Take note – story published 1 year ago

In an unexpected move that immediately injected interest into Latvia's election season, a Latvian Member of the European Parliament (MEP) has announced that she is switching her party allegiance with immediate effect.

Dace Melbārde, elected to the European Parliament as a representative of the right-of-center National Alliance in 2019 joined the centrist New Unity party on Monday, according to a release on the party website.

Melbarde's accession to New Unity was unanimously supported by the party's board – hardly surprising, as at a stroke it makes them the largest Latvian party in the European parliament with three MEPs. Previously, both New Unity and the National Alliance had two MEPs each, while Harmony also has two, Development/For! has one, and the Latvian Russian Union has one.  

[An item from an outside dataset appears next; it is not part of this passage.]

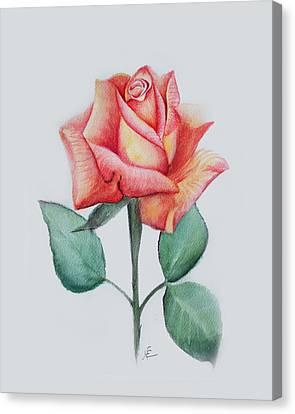 Rose 4 Canvas Print by Nancy Edwards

"The decision to join the team of New Unity is the result of lengthy reflection, which was primarily determined by my and the party's shared vision of Latvian and European values ​​and development priorities. This vision is based on Latvia as a national, European and democratic country and a united and educated political nation, the core of which is the Latvian language as the state language, national culture and universal human values," said Melbārde.

She signalled that she had no intention of laying aside her mandate, adding: "As a member of the New Unity party, I will continue my work in the European Parliament." Her decision will also mean that the European People's Party gains a seat at the expense of the European Conservatives and Reformists.  

Inevitably, the move was welcomed by New Unity's Prime Minister Krišjānis Kariņš who said Melbārde's "political maturity is and will be important both in Latvia on a national scale and for our even stronger representation in the European Parliament."

However, the defection was met with a disappointed response from her hitherto colleague in the European Parliament, Roberts Zīle of the National Alliance. He politely stopped short of direct condemnation of the move but said on Twitter that while he valued party loyalty, he also maintained respect for those former members who had contacted him in advance to explain why they were leaving – a hint perhaps that it did not happen in this case. Nevertheless he stated his readiness to continue working alongside Melbārde in the national interest. 

Before becoming an MEP. Melbārde was appointed as a non-party-affiliated culture minister in October 2013 in the government of Valdis Dombrovskis (New Unity), replacing Zanete Jaunzeme-Grende (National Alliance). She stayed on as culture minister in the government of Laimdota Straujuma (New Unity) in 2014 and in Māris Kučinskis' (Greens/Farmers) government in 2016.

Melbārde joined the National Alliance in February 2014 and was elected to the EP in May 2019.

The next European Parliament elections will take place in 2024. Before that, on October 1 this year, New Unity and the National Alliance will be among the parties locking horns in Saeima elections.